AoC-2020-Python
Advent of Code 2020 solutions, written in Python.
Day 1
Went for the brute force approach initially (O(n^2) for the first part, O(n^3) for the second), which works well for the 200 numbers in the input list. Here I added a better solution, where I look for the pair of numbers whose some is equal to 2020 in O(n) time, using a dictionary. This results in O(n) complexity for the first part, and O(n^2) for the second.
Day 2
Nothing special about this one, used a regex to parse the input and then counted each line that satisfied the rules.
Day 3
Very simple puzzle, used modulo arithmetic to determine the "invisible" parts of the forest.
Day 4
Used regexes again to validate some of the fields, however, I messed it up by using r'[0-9]{9}' for the PID (without specifying where the pattern begins and ends), which marked a 10-digit PID as valid. I lost a lot of time debugging this.
Day 5
Nice and easy problem, solved the second part by iterating through the list of seat IDs twice, first to put them in a dictionary and second to iterate from min_id to max_id and check which number is not in the dictionary. This way the solution has O(n) complexity. Maybe a more elegant but less efficient way to solve it is to sort the list and then look for a 3-element window where the IDs are not consecutive.
Day 6
Used Counters from the collections package for this, which resulted in a really short solution.
Day 7
Some regex practice again to parse the input, then used defaultdict to store the trees defined by the dependencies. To make things easier, I used two trees for the two parts, in the first one if bag A contains bag B then B will be the parent of A, while in the second one A will be the parent of B.
Day 8
Classic Advent of Code problem involving CPU instructions. In the first part I was detecting an infinite loop by simply storing the visited instruction pointers in a dictionary. For the second part, probably there is a way to determine the instruction which needs to be changed without trial and error, but I was just brute-forcing it by creating and running a new instance of the program by changing each jmp to nop and vice versa.
Day 9
Used a dictionary similar to day 1 in order to reduce complexity to O(n*k) from O(n*k^2), where n is the length of the input array and k is the length of the window we need to check (25 in this case). Complexity for part 2 is O(n^2) due to iterating through each number and start building a sum from there until there is a match.
Day 10
Solved the second part using Dynamic Programming, by memorizing for each adapter in the chain, how many ways are to reach the end of the chain from there.
Day 12
Used Python's built-in complex numbers to handle changes on the ship's position and direction. Moving can be achieved by adding another complex number, while turning can be done with multiplying by j (right) or -1j (left).
Day 14
An easy puzzle with a lot of bit manipulation involved. In the second part I used dynamic programming to generate all the possible memory addresses from the bit masks.
Day 15
Just used brute force for the second part as it does the job in under a minute.
Day 22
Nice puzzle, especially the recursive part. Nothing special about the implementation though.
Day 23
My favorite day so far. Part 1 can be easily solved by using arrays, however the complexity is O(n*m) (n being the length of the chain, m being the number of iterations), since in each iteration we have to find the destination cup, which is O(n) complexity.
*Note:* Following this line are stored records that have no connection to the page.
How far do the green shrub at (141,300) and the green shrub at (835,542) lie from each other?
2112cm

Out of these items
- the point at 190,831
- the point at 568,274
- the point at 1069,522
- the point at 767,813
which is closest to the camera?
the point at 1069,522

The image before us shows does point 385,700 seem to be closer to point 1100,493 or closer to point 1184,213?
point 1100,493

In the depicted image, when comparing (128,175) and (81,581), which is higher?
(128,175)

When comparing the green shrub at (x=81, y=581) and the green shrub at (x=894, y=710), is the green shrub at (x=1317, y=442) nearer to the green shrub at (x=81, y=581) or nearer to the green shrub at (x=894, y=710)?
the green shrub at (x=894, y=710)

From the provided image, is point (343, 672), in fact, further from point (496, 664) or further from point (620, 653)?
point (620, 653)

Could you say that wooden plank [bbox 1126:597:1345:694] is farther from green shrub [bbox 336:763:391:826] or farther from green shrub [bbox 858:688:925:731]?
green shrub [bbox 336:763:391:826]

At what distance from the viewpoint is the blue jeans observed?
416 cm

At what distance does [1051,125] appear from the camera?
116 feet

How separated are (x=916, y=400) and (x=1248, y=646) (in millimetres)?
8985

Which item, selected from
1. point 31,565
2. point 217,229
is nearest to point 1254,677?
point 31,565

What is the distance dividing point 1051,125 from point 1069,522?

This leads us to a better solution for part 2, where O(n*m) would be terrible. Instead of an array, I used a linked list to store the chain, and a dictionary where I stored value -> node pairs. By using a linked list, moving nodes can be done in constant time, while the dictionary helps to locate the destination node also in constant time. This way the algorithm has O(m) complexity, which is still not super fast but it runs in a couple of seconds.
Day 24
Modelled the hex grid by adding -1 or +1 to the X and Y dimensions to get the NW, NE, SW or SE neighbor of a tile and adding -2 or +2 to the X dimension to get W or E. Then used dictionaries to store the tiles and to memorize the neighbors of each tile.
Day 25
Nice and easy puzzle to end this edition of Advent of Code :)